───── Exercise inputs ─────
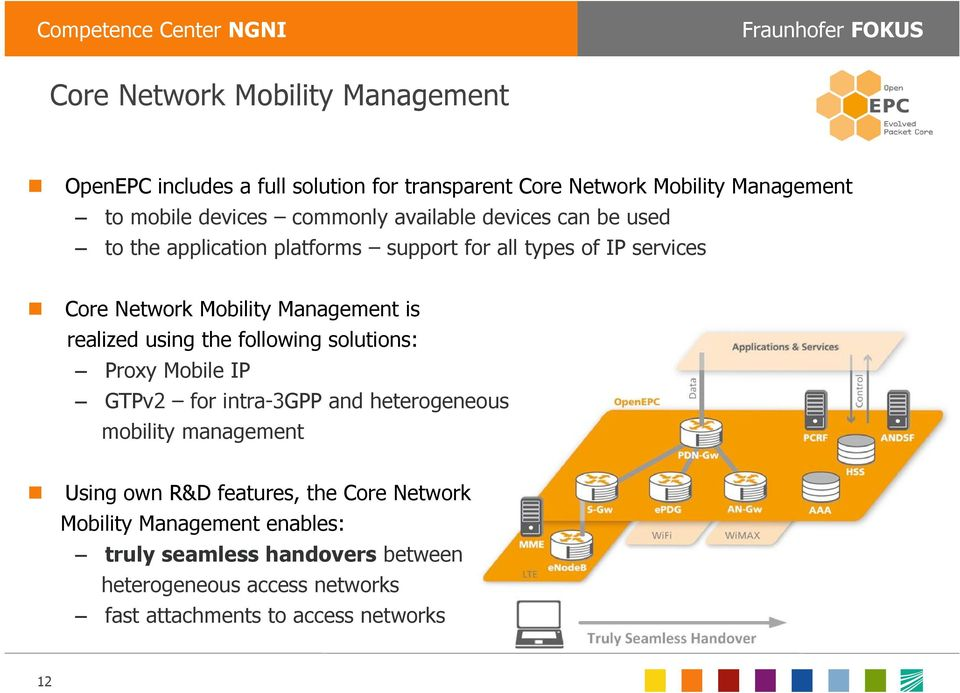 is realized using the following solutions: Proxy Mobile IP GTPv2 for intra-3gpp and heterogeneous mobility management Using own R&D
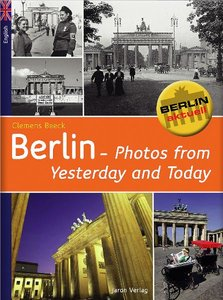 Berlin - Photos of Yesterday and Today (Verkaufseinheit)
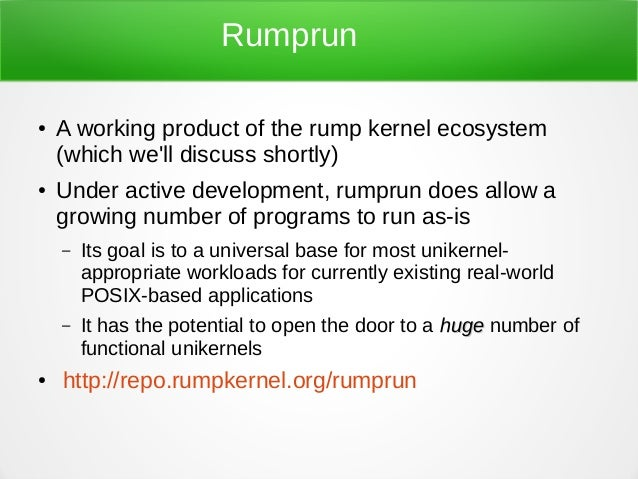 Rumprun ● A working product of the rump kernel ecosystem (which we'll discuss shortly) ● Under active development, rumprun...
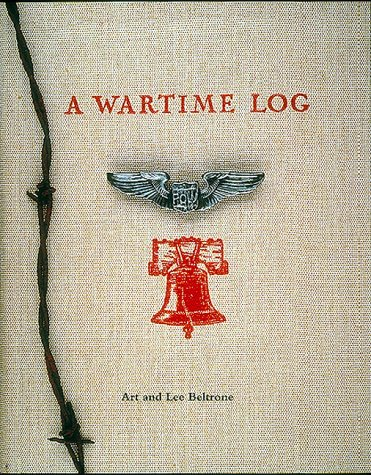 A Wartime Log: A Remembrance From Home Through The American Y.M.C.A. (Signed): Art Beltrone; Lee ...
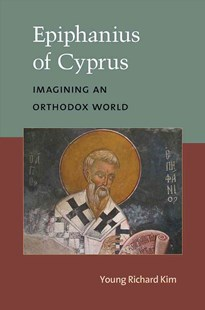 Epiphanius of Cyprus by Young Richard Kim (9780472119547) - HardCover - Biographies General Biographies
─────
• **Work request**
Would you provide an exact, picture-free copy of the data above?

• **Answer to the exercise**
 is realized using the following solutions: Proxy Mobile IP GTPv2 for intra-3gpp and heterogeneous mobility management Using own R&D
 Berlin - Photos of Yesterday and Today (Verkaufseinheit)
 Rumprun ● A working product of the rump kernel ecosystem (which we'll discuss shortly) ● Under active development, rumprun...
 A Wartime Log: A Remembrance From Home Through The American Y.M.C.A. (Signed): Art Beltrone; Lee ...
 Epiphanius of Cyprus by Young Richard Kim (9780472119547) - HardCover - Biographies General Biographies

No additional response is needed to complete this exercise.